Published Web Locationhttp://www.journalofclinicalvirology.com/article/S1386-6532(04)00167-2/abstract
BACKGROUND: Human T-lymphotropic virus type I (HTLV-I) is linked etiologically with adult T cell leukemia/lymphoma and HTLV-I-associated myelopathy/tropical spastic paraparsis (HAM/TSP). Human T-lymphotropic virus type II (HTLV-II) is associated with HAM/TSP and, in HIV coinfected patients only, rare cases of cutaneous T cell lymphoma. Proviral load may be important in the pathogenesis of HTLV-associated disease. MATERIALS AND METHODS: A real time quantitative PCR assay using SYBR Green intercalation was established. Primers targeting the tax region were standardized against MT2 and MOT cell line DNA for HTLV-I and HTLV-II, respectively. HTLV-I/II copy number was normalized to the amount of cellular DNA by quantitation of the HLA-DQ alpha gene. We measured proviral load in peripheral blood mononuclear cells (PBMCs) in a large cohort of 120 HTLV-I and 335 HTLV-II seropositive former blood donors. We also assessed the intra- and inter-assay reproducibility of the assay. RESULTS: Proviral load for HTLV-I infected patients ranged from 3.1 x 10(0) to 1.8 x 10(5)copies/10(6) PBMCs with a mean of 1.6 x 10(4) and a median of 3.0 x 10(3). HTLV-I was undetectable in 7 of 120 cases (5.8%).
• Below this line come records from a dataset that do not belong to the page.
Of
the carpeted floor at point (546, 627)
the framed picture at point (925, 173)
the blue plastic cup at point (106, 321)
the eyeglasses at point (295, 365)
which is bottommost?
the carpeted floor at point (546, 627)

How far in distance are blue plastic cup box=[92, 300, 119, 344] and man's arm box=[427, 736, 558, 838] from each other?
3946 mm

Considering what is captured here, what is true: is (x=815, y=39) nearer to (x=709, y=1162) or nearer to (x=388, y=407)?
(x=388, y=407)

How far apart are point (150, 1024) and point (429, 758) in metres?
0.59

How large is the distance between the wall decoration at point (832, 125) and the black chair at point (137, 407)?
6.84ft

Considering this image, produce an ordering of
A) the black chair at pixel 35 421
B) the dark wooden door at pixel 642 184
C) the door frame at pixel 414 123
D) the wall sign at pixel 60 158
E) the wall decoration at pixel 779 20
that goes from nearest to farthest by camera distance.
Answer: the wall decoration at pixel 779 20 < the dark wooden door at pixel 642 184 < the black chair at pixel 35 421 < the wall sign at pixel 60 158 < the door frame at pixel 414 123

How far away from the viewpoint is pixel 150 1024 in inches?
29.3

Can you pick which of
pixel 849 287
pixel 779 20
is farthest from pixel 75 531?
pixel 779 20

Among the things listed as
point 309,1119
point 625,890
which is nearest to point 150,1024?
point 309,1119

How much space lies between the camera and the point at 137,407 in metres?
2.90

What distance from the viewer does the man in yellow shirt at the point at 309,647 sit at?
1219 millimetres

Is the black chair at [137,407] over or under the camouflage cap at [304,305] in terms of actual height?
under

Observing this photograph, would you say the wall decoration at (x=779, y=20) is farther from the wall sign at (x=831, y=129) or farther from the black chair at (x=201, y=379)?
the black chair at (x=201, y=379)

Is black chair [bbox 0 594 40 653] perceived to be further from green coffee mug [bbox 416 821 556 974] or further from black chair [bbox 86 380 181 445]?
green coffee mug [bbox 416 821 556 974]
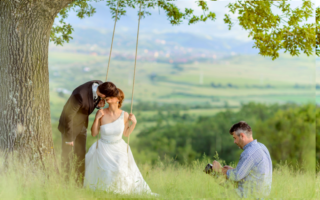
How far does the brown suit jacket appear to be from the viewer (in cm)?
372

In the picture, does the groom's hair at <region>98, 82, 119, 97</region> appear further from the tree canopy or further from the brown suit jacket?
the tree canopy

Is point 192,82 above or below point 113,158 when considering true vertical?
above

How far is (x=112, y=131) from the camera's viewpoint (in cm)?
367

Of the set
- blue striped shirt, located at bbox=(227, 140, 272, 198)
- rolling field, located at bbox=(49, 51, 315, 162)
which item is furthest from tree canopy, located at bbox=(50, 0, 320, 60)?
rolling field, located at bbox=(49, 51, 315, 162)

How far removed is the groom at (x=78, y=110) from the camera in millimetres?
3632

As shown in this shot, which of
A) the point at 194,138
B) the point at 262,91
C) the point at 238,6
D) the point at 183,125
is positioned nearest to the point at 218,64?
the point at 262,91

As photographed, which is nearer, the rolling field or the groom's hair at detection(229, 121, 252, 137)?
the groom's hair at detection(229, 121, 252, 137)

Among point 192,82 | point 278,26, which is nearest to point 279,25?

Proviral load for HTLV-II infected patients ranged from 1.1 x 10(0) to 1.0 x 10(6)copies/10(6) PBMCs with a mean of 2.8 x 10(4) and a median of 5.0 x 10(2). HTLV-II was undetectable in 31 out of 335 cases (9.3%). CONCLUSION: The assay has excellent dynamic range from 10(6) to 10(0)copies/reaction, good intra- and inter-assay reproducibility, and a lower limit of detection of a single copy per reaction. The sensitivity and high dynamic range allow determination of a broad range of HTLV-I/II proviral load in clinical subjects. This assay will facilitate the study of the relationship between proviral load and pathogenesis.